■ THE TASK ■
Please find every line in the records below that contains the word "Experiment", and copy it.
START DATA IN THIS EXERCISE
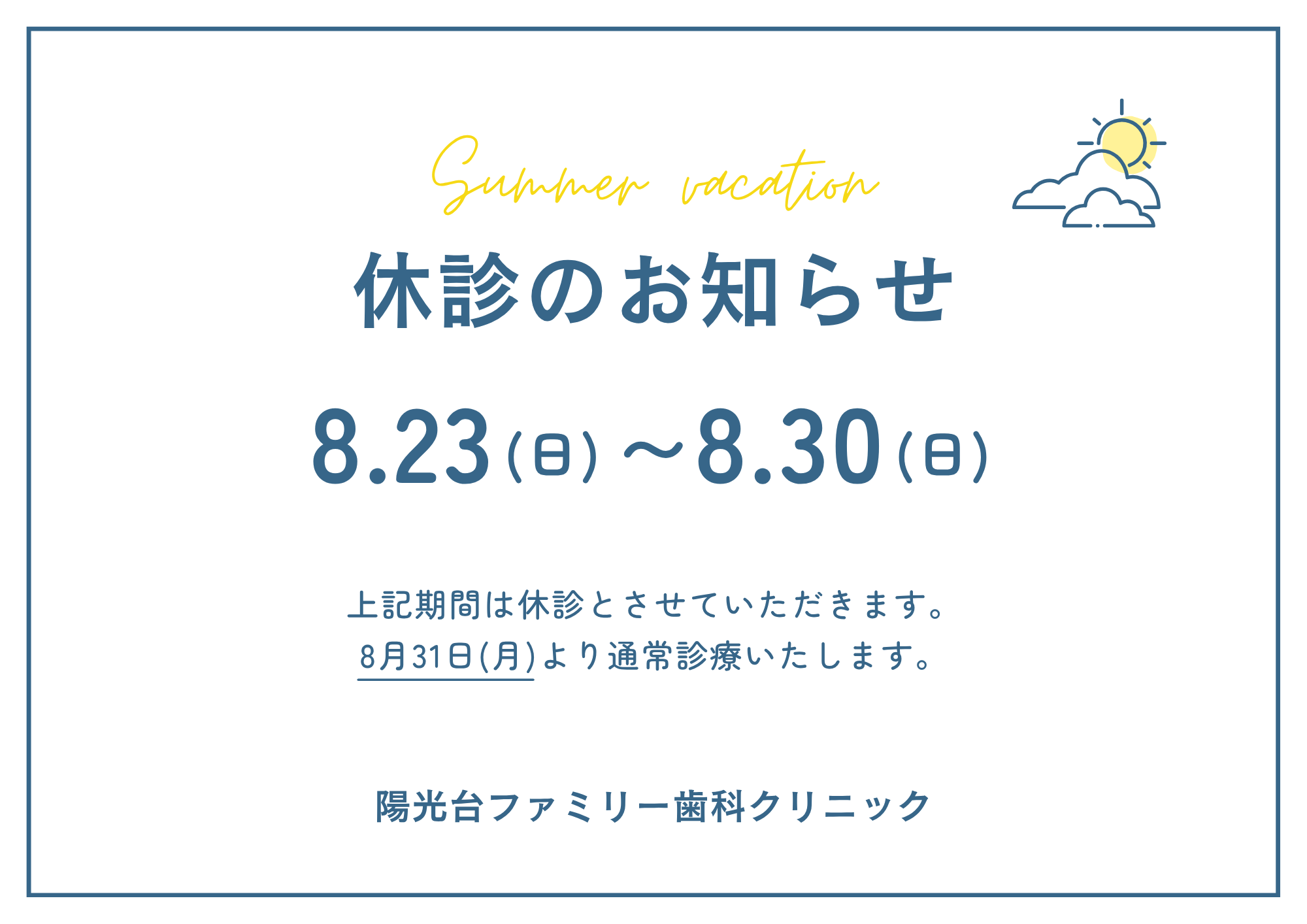 Summer vacation

休診のお知らせ

8.23(日)～8.30(日)

上記期間は休診とさせていただきます。
8月31日(月)より通常診療いたします。

陽光台ファミリー歯科クリニック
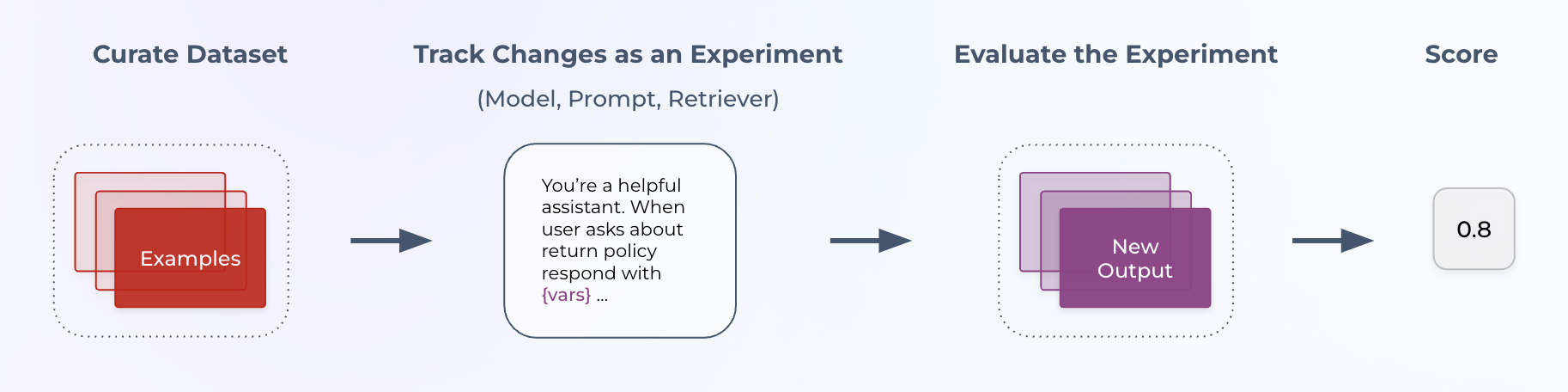 Curate Dataset

Examples

Track Changes as an Experiment

(Model, Prompt, Retriever)

You're a helpful assistant. When user asks about return policy respond with {vars} ...

Evaluate the Experiment

New Output

Score

0.8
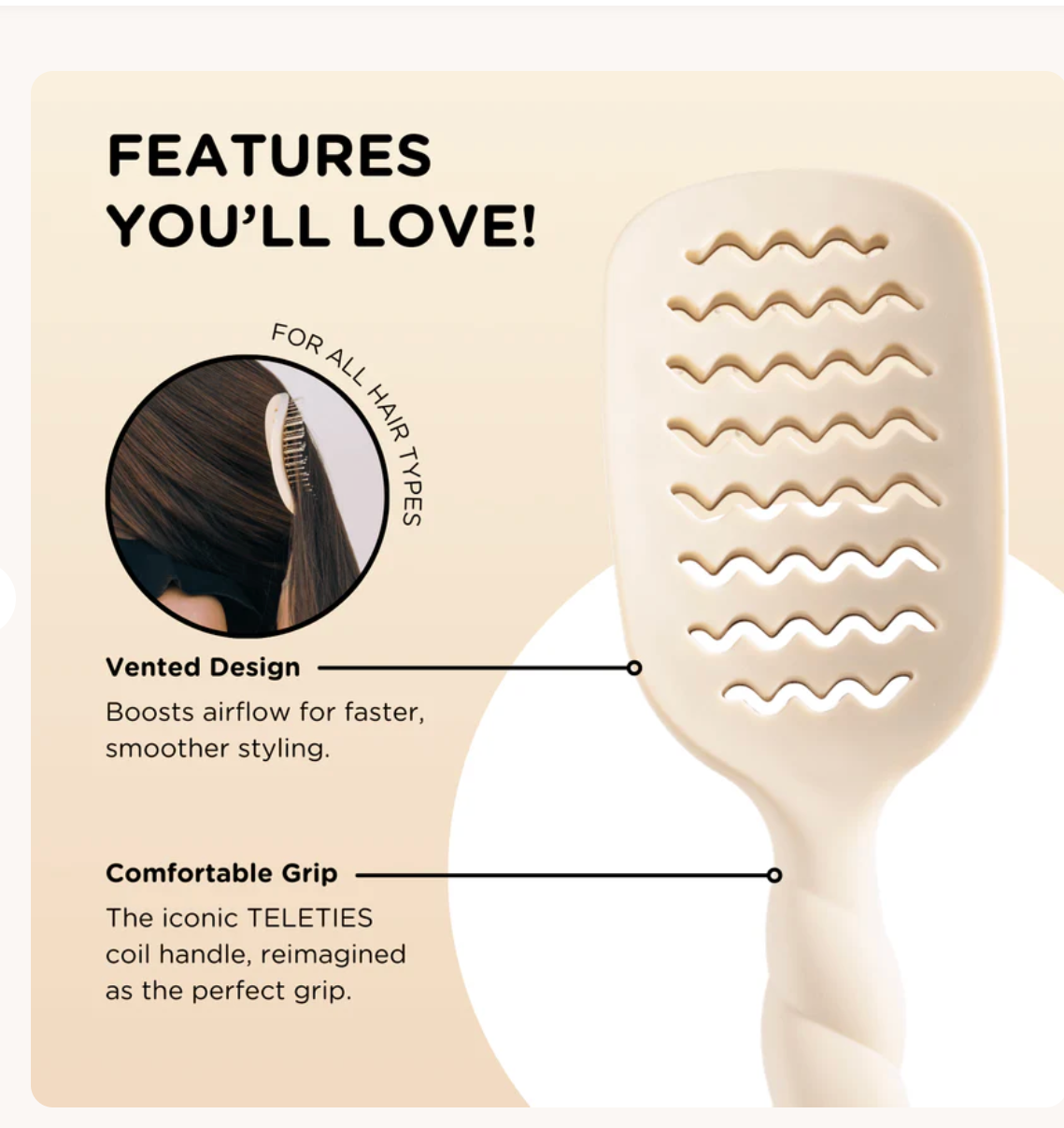 FEATURES YOU'LL LOVE!

FOR ALL HAIR TYPES

Vented Design

Boosts airflow for faster, smoother styling.

Comfortable Grip

The iconic TELETIES coil handle, reimagined as the perfect grip.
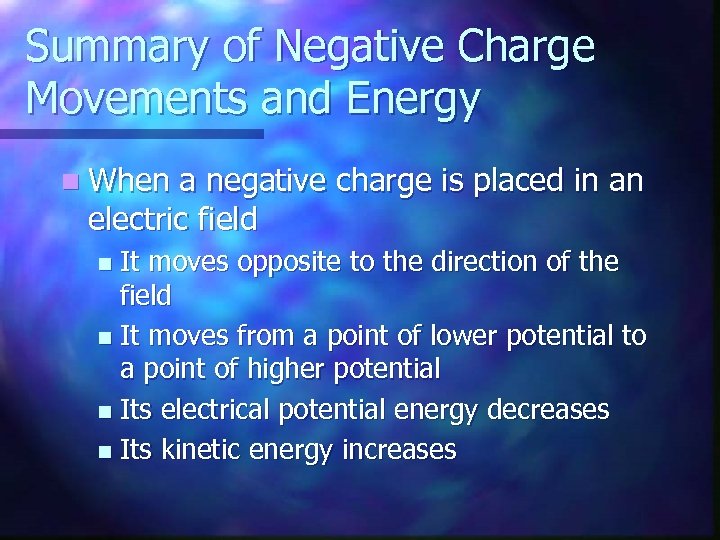 Summary of Negative Charge Movements and Energy

When a negative charge is placed in an electric field

It moves opposite to the direction of the field

It moves from a point of lower potential to a point of higher potential

Its electrical potential energy decreases

Its kinetic energy increases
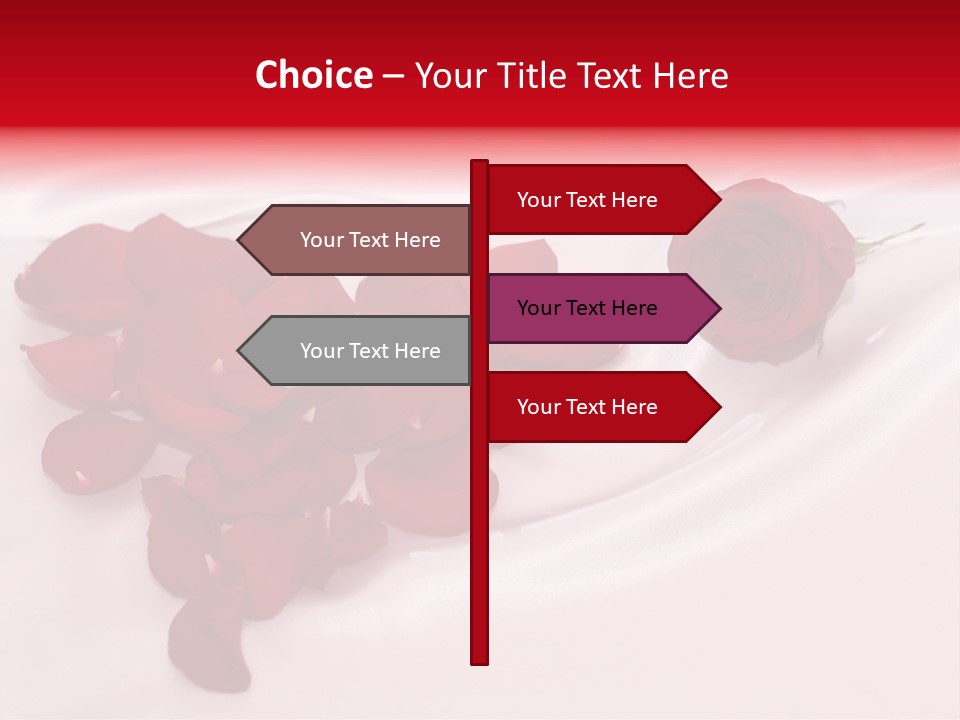 Choice – Your Title Text Here

Your Text Here

Your Text Here

Your Text Here

Your Text Here

Your Text Here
END DATA IN THIS EXERCISE
■ ANSWER SECTION ■
Track Changes as an Experiment
Evaluate the Experiment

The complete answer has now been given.